(EXERCISE DATA)
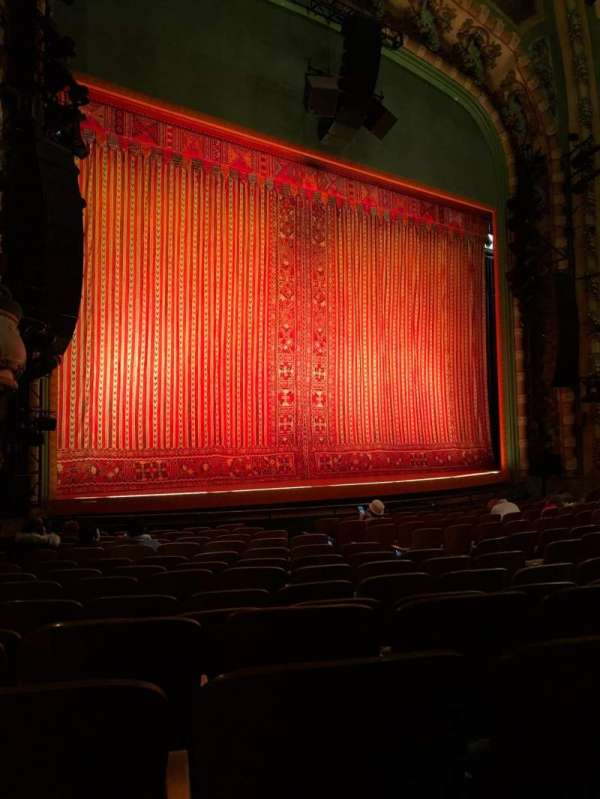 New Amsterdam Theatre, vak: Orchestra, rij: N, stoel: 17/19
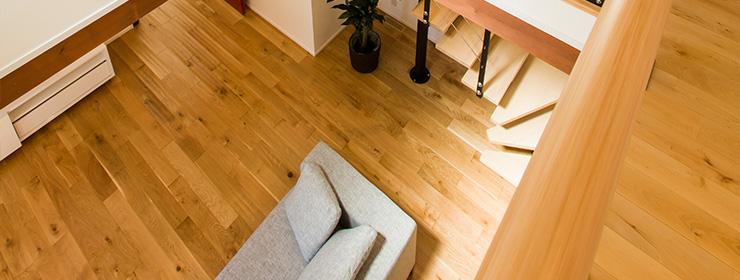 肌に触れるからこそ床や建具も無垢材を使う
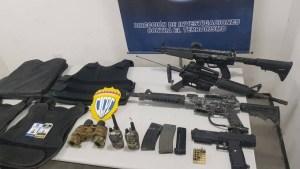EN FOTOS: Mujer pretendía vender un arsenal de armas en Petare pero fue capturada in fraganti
(End EXERCISE DATA)
(EXERCISE DATA)
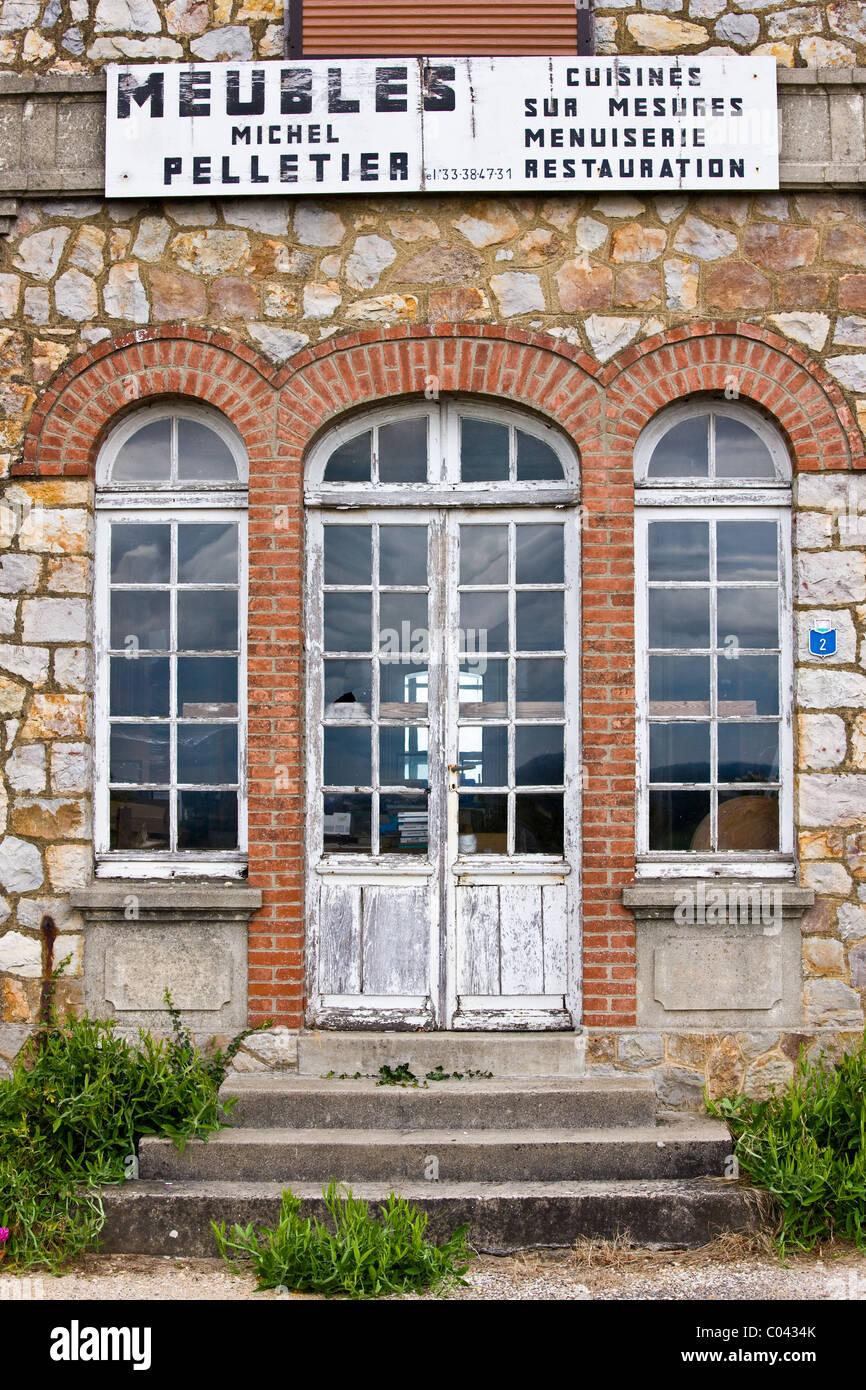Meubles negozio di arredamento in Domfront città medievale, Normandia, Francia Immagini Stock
(End EXERCISE DATA)
**TASK INSTRUCTIONS:**
Word for word, restate the lines above from the one with "New Amsterdam Theatre, vak: Orchestra, rij: N, stoel: 17/19" through the one with "EN FOTOS: Mujer", keeping both ends and dropping the pictures.

**REPLY TO THE EXERCISE:**
 New Amsterdam Theatre, vak: Orchestra, rij: N, stoel: 17/19
 肌に触れるからこそ床や建具も無垢材を使う
EN FOTOS: Mujer pretendía vender un arsenal de armas en Petare pero fue capturada in fraganti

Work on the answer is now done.